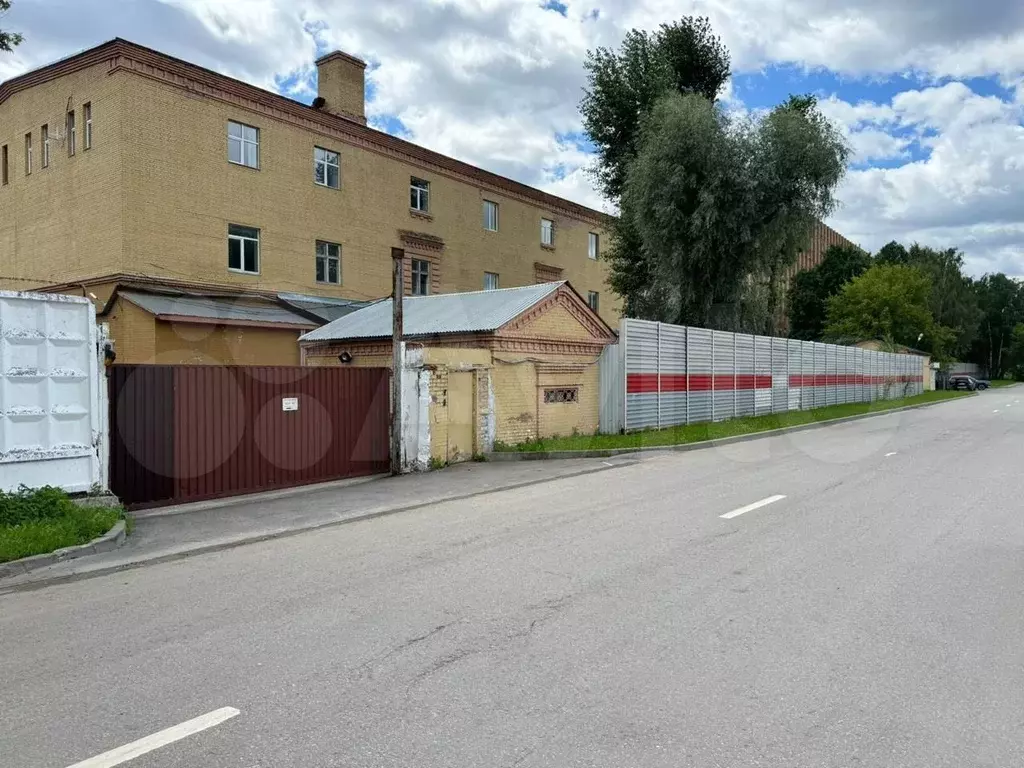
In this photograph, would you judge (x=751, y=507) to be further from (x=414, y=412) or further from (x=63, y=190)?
(x=63, y=190)

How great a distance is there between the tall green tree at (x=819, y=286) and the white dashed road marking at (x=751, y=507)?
6490 cm

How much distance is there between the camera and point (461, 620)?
17.1 feet

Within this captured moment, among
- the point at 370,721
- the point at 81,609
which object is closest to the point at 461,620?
the point at 370,721

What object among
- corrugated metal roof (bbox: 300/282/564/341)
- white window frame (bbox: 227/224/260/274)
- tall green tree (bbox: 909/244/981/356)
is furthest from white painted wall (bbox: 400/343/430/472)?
tall green tree (bbox: 909/244/981/356)

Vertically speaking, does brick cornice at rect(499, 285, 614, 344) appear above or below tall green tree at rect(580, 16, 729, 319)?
below

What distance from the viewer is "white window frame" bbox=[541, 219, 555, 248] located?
4149 cm

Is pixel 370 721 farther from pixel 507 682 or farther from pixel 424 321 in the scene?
pixel 424 321

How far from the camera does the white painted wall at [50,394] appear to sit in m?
8.56

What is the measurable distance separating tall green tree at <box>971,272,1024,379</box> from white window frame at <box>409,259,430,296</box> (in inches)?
3976

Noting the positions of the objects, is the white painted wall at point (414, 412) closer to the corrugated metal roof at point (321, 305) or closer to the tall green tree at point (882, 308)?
the corrugated metal roof at point (321, 305)

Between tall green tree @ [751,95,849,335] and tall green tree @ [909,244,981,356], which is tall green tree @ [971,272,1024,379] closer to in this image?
tall green tree @ [909,244,981,356]

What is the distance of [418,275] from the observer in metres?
33.3

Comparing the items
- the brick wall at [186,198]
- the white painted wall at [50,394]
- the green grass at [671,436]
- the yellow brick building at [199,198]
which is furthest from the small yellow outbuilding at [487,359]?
the brick wall at [186,198]

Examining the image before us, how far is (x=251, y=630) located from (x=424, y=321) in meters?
13.8
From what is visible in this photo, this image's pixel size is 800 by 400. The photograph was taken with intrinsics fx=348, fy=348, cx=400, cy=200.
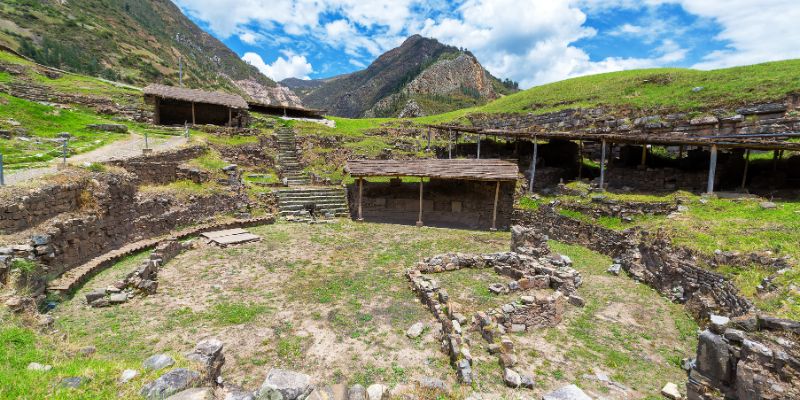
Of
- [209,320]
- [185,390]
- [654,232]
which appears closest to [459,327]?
[185,390]

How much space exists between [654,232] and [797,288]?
607 centimetres

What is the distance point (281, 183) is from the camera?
963 inches

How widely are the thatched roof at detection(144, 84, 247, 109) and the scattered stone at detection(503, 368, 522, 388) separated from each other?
3370 cm

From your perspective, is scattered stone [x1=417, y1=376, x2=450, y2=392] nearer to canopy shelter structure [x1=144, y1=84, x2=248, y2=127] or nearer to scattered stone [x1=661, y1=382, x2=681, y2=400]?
scattered stone [x1=661, y1=382, x2=681, y2=400]

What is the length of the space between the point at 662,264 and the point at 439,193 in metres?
13.5

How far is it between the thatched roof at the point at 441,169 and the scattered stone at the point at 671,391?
14.1 meters

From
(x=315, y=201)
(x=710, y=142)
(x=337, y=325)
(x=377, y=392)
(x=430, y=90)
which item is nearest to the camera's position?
(x=377, y=392)

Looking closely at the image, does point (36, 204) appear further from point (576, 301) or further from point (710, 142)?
point (710, 142)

What to work on.
Turn every line of the listing above into a numbered list, leaving out the blank lines and the pictures.

In response.
1. In this photograph, would you judge (x=751, y=507) to be further from (x=414, y=412) or further from (x=63, y=190)?
2. (x=63, y=190)
3. How great a distance is there between the tall green tree at (x=819, y=286) and the white dashed road marking at (x=751, y=507)?
4. 6490 cm
5. How much distance is there between the camera and point (461, 620)?
6. 17.1 feet
7. Within this captured moment, among
8. - the point at 370,721
9. - the point at 81,609
10. which object is closest to the point at 461,620?
11. the point at 370,721
12. What object among
13. - corrugated metal roof (bbox: 300/282/564/341)
14. - white window frame (bbox: 227/224/260/274)
15. - tall green tree (bbox: 909/244/981/356)
16. is furthest from white painted wall (bbox: 400/343/430/472)?
17. tall green tree (bbox: 909/244/981/356)
18. Vertically speaking, does brick cornice at rect(499, 285, 614, 344) appear above or below tall green tree at rect(580, 16, 729, 319)?
19. below
20. What distance from the viewer is "white window frame" bbox=[541, 219, 555, 248] located?
21. 4149 cm
22. Is pixel 370 721 farther from pixel 507 682 or farther from pixel 424 321 in the scene?
23. pixel 424 321
24. How far from the camera does the white painted wall at [50,394] appear to sit in m?
25. 8.56
26. What is the measurable distance separating tall green tree at <box>971,272,1024,379</box> from white window frame at <box>409,259,430,296</box> (in inches)?
27. 3976
28. Noting the positions of the objects, is the white painted wall at point (414, 412) closer to the corrugated metal roof at point (321, 305) or closer to the tall green tree at point (882, 308)?
29. the corrugated metal roof at point (321, 305)
30. Between tall green tree @ [751,95,849,335] and tall green tree @ [909,244,981,356], which is tall green tree @ [971,272,1024,379] closer to in this image?
31. tall green tree @ [909,244,981,356]
32. What is the distance of [418,275] from the observer in metres?
33. 33.3
34. Comparing the items
35. - the brick wall at [186,198]
36. - the white painted wall at [50,394]
37. - the green grass at [671,436]
38. - the yellow brick building at [199,198]
39. which is furthest from the small yellow outbuilding at [487,359]?
40. the brick wall at [186,198]
41. Examining the image before us, how far is (x=251, y=630) located from (x=424, y=321) in meters?
42. 13.8
43. From what is visible in this photo, this image's pixel size is 800 by 400. The photograph was taken with intrinsics fx=348, fy=348, cx=400, cy=200.
44. Of
45. - [209,320]
46. - [185,390]
47. - [654,232]
48. which appears closest to [459,327]?
49. [185,390]
50. How much space exists between [654,232] and [797,288]?
51. 607 centimetres
52. What is the distance point (281, 183) is from the camera?
53. 963 inches
54. How widely are the thatched roof at detection(144, 84, 247, 109) and the scattered stone at detection(503, 368, 522, 388) separated from each other?
55. 3370 cm
56. From your perspective, is scattered stone [x1=417, y1=376, x2=450, y2=392] nearer to canopy shelter structure [x1=144, y1=84, x2=248, y2=127] or nearer to scattered stone [x1=661, y1=382, x2=681, y2=400]?
57. scattered stone [x1=661, y1=382, x2=681, y2=400]
58. What is the length of the space between the point at 662,264 and the point at 439,193 in metres?
59. 13.5
60. How far is it between the thatched roof at the point at 441,169 and the scattered stone at the point at 671,391?
61. 14.1 meters
62. From
63. (x=315, y=201)
64. (x=710, y=142)
65. (x=337, y=325)
66. (x=377, y=392)
67. (x=430, y=90)
68. which item is nearest to the camera's position?
69. (x=377, y=392)
70. Looking closely at the image, does point (36, 204) appear further from point (576, 301) or further from point (710, 142)?
71. point (710, 142)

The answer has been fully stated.